PREreview of Engineering the cyanobacterial ATP-driven BCT1 bicarbonate transporter for functional targeting to C₃plant chloroplasts

Review of the pre-print: Engineering the cyanobacterial ATP-driven BCT1 bicarbonate transporter for functional targeting to C3 plant chloroplasts

Summary

Plants operate at a suboptimal photosynthetic efficiency for a number of reasons, one of which being that primary carbon fixation enzyme, rubisco, is relatively inefficient. Cyanobacteria also rely on rubisco for carbon fixation but are able to improve its efficiency by using a carbon concentrating mechanism (CCM) in which they import inorganic carbon to saturate rubisco active sites with CO2. There is an agricultural interest in supplying C3 crop plants with a similar CCM, however, there are several challenges to supplying crops with a cyanobacterial inorganic carbon transporter. One such challenge is correct targeting of the transporter to the inner chloroplast membrane. This has been accomplished before in plants using single-protein transporters such as BicA and SbtA, but the expression of those transporters did not improve the plant’s carbon assimilation. Rottet et al chose to express the four-component ABC transporter, BCT1 (comprised of CmpABCD), which has the potential to be a more efficient transporter, but which required targeting CmpA to the inner membrane space where it could bind the HCO3-, targeting CmpB to the inner membrane to allow HCO3- transport across the membrane, and targeting CmpC and D to the stroma to bind and hydrolyze ATP to provide the necessary energy for the transport against a concentration gradient. Another challenge to heterologous expression of this carbon transporter is the presence of regulatory domains that render the transporter non-functional in a non-native context. To circumvent this issue, the authors used rational mutant design and directed evolution in an E. coli mutant strain that required active carbon transport for survival. This led to the discovery of constitutively active variants with mutations in the putative regulatory domain of CmpC. However, expression of these variants did not improve plant growth.
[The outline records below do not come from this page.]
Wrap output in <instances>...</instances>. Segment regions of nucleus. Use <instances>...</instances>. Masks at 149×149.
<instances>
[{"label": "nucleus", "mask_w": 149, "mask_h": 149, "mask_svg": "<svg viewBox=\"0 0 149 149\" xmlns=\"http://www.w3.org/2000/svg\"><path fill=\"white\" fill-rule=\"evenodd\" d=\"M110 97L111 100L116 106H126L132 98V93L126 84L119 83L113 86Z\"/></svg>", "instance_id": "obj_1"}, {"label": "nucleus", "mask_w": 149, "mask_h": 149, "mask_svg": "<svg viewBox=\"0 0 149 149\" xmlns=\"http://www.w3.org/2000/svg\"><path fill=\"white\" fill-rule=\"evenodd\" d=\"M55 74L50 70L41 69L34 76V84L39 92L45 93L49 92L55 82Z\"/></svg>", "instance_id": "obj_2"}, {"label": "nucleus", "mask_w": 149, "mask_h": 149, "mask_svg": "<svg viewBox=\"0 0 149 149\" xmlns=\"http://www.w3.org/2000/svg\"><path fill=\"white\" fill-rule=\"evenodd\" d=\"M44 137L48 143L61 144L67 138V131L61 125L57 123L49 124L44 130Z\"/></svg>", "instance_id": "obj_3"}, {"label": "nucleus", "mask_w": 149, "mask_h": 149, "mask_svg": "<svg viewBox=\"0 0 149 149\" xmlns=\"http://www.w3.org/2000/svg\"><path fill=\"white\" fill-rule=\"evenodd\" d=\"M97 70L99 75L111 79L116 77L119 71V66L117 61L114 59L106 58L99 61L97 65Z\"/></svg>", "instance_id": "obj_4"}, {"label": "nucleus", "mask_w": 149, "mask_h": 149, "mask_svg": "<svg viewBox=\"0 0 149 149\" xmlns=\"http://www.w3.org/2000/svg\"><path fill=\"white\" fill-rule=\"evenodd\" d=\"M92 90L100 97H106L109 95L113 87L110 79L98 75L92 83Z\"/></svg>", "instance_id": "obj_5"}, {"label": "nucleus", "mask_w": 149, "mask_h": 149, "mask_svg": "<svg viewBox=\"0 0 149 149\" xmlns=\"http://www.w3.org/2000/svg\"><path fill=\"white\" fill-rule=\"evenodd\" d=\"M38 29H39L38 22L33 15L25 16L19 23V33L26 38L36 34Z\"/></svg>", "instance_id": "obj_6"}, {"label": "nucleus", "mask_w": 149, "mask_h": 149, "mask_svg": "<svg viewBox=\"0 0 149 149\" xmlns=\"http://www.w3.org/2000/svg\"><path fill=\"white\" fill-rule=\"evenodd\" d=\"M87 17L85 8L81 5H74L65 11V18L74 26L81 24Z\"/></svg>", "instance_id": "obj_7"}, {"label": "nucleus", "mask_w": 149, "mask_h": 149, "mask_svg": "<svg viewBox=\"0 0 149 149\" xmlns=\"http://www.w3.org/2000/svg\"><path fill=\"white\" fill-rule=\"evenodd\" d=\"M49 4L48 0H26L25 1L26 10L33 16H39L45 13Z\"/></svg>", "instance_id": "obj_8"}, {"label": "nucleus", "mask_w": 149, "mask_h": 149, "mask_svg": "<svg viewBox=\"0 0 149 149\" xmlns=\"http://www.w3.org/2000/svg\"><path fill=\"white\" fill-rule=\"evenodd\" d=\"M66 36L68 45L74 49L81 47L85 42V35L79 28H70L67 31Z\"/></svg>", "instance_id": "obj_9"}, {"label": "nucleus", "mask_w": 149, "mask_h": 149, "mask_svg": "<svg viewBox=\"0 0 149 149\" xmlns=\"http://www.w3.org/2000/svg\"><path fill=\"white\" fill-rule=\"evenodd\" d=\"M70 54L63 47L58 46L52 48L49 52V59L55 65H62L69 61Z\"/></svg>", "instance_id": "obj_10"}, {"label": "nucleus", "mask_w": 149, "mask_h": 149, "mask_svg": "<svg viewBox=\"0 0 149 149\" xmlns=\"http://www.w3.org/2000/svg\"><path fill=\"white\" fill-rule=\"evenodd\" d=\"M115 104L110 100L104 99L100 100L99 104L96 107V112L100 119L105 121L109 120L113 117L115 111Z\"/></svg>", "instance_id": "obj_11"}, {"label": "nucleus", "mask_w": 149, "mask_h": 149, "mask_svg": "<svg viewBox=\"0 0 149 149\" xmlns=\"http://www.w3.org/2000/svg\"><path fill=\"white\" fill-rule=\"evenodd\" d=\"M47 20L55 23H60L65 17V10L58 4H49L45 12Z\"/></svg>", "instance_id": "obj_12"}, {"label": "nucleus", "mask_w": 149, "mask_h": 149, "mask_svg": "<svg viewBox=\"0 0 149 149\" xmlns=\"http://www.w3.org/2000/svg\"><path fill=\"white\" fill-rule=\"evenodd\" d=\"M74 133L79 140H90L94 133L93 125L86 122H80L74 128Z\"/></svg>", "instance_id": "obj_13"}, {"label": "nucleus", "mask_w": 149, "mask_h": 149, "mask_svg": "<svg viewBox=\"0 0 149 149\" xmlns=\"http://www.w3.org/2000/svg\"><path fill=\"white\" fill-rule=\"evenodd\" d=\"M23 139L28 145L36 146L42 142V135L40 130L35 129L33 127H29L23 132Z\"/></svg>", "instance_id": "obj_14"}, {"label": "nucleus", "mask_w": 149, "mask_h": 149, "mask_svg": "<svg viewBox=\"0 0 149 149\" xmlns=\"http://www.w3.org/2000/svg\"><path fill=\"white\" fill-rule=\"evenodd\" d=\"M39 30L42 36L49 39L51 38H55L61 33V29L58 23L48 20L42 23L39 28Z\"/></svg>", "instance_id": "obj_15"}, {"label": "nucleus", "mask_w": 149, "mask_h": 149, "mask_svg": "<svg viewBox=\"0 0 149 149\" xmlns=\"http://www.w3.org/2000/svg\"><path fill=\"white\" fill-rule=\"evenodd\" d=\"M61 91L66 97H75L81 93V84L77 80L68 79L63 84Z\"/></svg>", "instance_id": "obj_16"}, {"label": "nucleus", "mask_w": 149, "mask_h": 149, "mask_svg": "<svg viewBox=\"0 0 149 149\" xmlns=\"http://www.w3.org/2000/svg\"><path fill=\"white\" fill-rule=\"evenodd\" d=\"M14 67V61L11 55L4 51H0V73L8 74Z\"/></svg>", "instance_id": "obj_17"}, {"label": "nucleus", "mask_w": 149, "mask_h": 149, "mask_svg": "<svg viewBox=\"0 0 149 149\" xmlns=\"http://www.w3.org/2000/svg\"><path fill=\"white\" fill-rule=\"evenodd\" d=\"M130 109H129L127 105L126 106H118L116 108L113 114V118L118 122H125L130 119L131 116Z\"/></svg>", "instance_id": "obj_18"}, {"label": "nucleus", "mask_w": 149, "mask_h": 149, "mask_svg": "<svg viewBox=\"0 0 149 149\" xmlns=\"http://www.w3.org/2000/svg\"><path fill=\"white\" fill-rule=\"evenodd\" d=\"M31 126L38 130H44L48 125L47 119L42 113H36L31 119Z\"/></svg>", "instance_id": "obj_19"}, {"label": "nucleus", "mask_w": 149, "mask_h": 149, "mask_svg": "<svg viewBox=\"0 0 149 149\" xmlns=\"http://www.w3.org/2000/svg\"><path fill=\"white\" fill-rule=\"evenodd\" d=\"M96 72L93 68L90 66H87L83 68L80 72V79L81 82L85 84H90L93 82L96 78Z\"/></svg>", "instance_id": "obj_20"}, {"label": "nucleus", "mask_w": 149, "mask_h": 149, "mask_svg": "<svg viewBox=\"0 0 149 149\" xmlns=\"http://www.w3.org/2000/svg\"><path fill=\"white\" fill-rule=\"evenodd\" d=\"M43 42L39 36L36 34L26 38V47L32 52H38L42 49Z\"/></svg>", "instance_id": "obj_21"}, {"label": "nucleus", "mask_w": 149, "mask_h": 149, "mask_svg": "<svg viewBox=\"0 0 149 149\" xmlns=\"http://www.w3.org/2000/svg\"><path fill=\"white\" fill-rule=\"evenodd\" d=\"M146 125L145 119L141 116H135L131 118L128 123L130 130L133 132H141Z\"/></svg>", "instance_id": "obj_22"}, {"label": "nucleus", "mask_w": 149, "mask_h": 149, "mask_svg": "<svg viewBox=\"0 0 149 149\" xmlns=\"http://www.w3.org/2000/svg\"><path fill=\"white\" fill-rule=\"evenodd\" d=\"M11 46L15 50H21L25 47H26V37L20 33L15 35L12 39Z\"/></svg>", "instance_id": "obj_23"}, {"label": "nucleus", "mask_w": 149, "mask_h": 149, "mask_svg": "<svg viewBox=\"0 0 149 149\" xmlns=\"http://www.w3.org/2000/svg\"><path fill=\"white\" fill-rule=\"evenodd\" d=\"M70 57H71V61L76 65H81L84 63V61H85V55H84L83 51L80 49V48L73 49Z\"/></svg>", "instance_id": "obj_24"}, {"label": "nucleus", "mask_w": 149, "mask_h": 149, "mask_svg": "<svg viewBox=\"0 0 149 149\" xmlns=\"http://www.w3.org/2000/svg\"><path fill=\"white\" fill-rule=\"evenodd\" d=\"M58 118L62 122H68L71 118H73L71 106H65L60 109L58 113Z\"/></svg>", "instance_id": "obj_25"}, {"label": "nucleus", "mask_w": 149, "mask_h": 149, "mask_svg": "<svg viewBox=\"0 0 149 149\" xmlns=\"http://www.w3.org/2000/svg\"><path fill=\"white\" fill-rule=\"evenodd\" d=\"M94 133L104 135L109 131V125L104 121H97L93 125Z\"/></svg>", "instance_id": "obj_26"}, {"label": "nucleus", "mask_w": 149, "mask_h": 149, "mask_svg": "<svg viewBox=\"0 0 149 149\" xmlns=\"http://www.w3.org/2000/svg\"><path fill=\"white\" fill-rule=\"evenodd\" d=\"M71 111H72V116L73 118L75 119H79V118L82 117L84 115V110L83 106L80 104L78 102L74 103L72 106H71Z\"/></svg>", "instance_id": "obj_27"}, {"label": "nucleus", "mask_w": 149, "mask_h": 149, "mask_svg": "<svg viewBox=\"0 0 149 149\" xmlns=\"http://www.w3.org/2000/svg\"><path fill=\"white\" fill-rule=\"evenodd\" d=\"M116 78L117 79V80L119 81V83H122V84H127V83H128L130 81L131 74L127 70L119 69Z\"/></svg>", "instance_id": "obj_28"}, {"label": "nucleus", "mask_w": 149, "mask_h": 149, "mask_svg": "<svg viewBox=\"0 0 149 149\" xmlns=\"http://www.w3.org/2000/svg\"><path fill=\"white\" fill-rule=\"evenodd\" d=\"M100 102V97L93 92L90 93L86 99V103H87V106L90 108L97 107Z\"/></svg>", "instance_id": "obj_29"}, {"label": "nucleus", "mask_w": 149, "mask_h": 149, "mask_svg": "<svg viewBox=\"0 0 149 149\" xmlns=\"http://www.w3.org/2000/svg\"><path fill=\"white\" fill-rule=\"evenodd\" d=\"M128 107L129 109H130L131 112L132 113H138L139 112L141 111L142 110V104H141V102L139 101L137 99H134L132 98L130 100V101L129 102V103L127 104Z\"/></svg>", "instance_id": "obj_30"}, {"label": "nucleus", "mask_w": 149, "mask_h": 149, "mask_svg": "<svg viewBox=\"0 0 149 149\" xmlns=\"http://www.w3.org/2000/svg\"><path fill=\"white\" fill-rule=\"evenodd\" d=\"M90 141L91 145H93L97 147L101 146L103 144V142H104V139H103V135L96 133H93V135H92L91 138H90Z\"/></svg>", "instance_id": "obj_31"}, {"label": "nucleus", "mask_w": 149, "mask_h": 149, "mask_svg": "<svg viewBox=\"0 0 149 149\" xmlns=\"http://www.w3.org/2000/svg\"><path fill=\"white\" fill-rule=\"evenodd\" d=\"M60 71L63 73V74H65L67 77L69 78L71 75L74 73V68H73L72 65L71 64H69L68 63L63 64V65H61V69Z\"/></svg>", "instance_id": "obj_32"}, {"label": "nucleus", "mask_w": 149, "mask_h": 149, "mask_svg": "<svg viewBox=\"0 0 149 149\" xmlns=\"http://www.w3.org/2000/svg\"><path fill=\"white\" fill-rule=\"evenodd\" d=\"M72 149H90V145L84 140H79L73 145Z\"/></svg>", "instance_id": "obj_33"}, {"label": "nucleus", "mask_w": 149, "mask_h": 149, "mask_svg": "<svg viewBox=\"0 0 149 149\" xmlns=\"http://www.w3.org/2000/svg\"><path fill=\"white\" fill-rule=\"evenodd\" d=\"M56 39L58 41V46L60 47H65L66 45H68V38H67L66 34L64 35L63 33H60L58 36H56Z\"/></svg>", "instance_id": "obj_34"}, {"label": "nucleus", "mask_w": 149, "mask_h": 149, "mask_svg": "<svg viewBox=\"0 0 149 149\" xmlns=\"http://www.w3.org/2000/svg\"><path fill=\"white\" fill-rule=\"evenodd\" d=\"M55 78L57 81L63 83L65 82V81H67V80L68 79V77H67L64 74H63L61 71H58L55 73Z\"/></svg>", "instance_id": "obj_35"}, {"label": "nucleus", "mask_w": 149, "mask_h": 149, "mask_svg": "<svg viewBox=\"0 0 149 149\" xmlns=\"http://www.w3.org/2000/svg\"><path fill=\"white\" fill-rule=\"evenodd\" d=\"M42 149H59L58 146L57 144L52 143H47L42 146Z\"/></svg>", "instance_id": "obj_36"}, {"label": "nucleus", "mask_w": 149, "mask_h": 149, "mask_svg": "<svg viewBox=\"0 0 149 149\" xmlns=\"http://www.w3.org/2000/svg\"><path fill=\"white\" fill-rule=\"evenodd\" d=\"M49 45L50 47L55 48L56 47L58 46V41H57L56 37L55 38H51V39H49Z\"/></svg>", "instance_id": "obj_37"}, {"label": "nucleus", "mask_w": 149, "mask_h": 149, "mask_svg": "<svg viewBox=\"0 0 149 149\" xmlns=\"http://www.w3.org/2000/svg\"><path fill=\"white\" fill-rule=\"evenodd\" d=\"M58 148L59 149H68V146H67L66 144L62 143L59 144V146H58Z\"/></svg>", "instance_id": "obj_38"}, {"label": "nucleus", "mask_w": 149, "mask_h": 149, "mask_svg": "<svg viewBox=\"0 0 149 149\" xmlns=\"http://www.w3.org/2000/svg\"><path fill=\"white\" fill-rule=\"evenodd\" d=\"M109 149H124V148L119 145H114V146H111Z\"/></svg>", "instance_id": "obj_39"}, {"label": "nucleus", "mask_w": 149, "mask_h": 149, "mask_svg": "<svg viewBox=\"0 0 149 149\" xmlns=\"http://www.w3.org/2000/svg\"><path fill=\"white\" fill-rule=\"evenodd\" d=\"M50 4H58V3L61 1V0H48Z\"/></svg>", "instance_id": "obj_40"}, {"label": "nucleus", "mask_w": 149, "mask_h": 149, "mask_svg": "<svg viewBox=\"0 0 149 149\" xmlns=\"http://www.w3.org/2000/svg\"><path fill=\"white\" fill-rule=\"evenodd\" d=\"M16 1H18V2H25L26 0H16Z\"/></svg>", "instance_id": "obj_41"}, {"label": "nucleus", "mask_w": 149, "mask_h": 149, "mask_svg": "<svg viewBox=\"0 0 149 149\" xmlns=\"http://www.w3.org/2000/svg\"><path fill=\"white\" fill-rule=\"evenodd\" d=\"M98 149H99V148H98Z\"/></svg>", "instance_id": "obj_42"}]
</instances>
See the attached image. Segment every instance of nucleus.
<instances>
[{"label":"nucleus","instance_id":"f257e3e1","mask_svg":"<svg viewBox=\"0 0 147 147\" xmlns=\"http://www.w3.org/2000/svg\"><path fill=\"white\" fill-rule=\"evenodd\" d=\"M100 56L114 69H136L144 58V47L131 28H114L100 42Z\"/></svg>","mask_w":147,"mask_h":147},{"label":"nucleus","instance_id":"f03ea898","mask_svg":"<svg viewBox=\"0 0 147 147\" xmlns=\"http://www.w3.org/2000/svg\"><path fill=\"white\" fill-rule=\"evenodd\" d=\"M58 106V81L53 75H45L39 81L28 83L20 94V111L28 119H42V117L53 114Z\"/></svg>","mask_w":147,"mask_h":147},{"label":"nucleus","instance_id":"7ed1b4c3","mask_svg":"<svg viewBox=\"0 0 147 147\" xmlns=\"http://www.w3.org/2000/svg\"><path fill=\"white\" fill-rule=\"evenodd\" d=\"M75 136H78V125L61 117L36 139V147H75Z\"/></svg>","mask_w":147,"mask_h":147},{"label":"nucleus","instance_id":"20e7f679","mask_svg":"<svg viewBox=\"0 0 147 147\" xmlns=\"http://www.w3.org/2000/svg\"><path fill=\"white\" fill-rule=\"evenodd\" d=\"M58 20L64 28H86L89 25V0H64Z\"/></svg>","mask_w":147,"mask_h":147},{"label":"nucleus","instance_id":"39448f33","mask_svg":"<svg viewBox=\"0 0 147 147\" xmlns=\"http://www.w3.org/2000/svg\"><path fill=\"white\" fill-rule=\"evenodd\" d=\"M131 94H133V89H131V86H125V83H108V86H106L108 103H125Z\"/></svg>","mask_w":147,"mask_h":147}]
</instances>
Although Rottet et al did not find that expression of BCT1 in plants ultimately resulted in improved carbon assimilation, despite its correct targeting and improved heterologous activity, the authors have creatively combined directed evolution and high throughput testing of candidate transporters in E. coli with their knowledge for plant targeting systems to create an efficient workflow for future efforts in engineering a CCM in C3 plants.

Major points

•        Experiments orthogonal to fluorescence microscopy—for example co-immunoprecipitation assays-- in the N. benthamiana experiments would be helpful to confirm the interactions between the BCT1 subunits.

•        The work in A. thaliana seemed inconclusive. It could be that the constructs are not being expressed—it should be possible to transform with the tagged versions of the constructs and perform western blots to determine if the protein is present and inactive.

Minor Points

•        In the figure 2 and 3 legends it would be helpful to define the promoter and terminator abbreviations used.

•        In Figure 7, it would be helpful to have diagrams of the constructs  listed on the left side of panel A, similar to panel A of figure 8.

•        Figure 4 and 5 could be combined so that the schematic of the constructs are easily shown next to their results in the CAFree growth assay

Competing interests

The authors declare that they have no competing interests.